§ **Task directions**
Retype the part of the post on RJS effect callbacks that runs from "In one RJS template, I" to "the effect completes.", with every character unchanged.

§ **Selected extract**
= = = = =

Written August 29, 2007. Tagged JavaScript, Ruby, Ruby on Rails, Ajax.
RJS (generator methods docs) is pretty cool.
In one RJS template, I wanted to (visually) remove an element with an animation, and then regenerate the entire list of elements when the animation completed. (I regenerate it because it is a top list, that should always have a certain number of elements if possible.)
Now, one can't do
page.visual_effect :puff, @element_id
page.replace 'the_id', :partial => 'list'
since visual effects are asynchronous – the next line of code is executed straight away, not when the effect completes.
Effects have callbacks, such as afterFinish
, but in RJS, you specify the callbacks as strings, not blocks of code. And you can't do
page.visual_effect :puff, @element_id, :afterFinish => "function() { " + page.replace('the_id', :partial => 'list') + " }"
because even though page.replace
will return the generated JS as a string, it also appends that string to the returned JS, so one will end up with something like
Element.replace(…);
new Effect.Puff("the_element_id", {afterFinish:'function() { Element.replace(…); }'});
This is one situation where RJS can seem pretty limited, but this is actually very easily solved.
One can use page#<<
to inject raw JS into the page, just as the other generator methods generate JS and inject into the page. So one can simply wrap the generated JS in a function definition using page#<<
, and then register that function for the callback:
page << "function updateList() {"
page.replace 'the_id', :partial => 'list'
page << "}"
page.visual_effect :puff, @element_id, :afterFinish => 'updateList'
I suppose this is fairly obvious, but I didn't realize it right away.

= = = = =

§ **Record set**
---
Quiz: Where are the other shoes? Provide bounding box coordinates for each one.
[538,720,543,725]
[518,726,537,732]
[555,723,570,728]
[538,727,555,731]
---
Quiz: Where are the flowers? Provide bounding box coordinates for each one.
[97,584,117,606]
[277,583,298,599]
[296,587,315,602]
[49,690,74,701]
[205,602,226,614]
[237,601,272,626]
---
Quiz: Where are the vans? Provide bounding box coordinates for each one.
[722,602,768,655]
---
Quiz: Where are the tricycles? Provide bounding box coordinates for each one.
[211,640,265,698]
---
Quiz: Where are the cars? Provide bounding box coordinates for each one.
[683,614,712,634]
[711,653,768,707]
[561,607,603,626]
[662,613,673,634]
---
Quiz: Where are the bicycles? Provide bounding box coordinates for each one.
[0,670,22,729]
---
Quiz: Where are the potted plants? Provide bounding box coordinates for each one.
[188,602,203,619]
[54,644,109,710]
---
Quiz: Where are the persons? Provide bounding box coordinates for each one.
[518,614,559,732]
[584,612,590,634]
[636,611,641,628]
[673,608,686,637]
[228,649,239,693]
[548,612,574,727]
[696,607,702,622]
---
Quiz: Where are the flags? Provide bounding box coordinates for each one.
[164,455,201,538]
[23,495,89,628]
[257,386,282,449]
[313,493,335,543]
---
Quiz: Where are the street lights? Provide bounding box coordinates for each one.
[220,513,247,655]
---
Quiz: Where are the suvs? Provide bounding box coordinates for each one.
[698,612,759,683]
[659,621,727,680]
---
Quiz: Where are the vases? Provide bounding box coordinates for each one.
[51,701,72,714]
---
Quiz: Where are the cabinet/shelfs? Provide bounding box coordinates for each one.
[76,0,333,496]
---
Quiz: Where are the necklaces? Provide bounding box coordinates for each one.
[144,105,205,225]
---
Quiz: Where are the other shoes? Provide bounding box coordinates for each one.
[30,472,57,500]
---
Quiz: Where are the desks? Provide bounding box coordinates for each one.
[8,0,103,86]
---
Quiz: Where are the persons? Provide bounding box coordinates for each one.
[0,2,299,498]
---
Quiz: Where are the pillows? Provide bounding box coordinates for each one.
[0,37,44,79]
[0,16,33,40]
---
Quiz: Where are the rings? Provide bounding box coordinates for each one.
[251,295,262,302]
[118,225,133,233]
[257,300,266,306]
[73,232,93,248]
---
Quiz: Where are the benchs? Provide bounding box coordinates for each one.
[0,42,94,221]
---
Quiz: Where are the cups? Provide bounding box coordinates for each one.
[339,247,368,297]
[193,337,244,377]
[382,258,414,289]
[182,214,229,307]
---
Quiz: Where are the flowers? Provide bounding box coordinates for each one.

= = = = =

§ **Response for this exercise**
In one RJS template, I wanted to (visually) remove an element with an animation, and then regenerate the entire list of elements when the animation completed. (I regenerate it because it is a top list, that should always have a certain number of elements if possible.)
Now, one can't do
page.visual_effect :puff, @element_id
page.replace 'the_id', :partial => 'list'
since visual effects are asynchronous – the next line of code is executed straight away, not when the effect completes.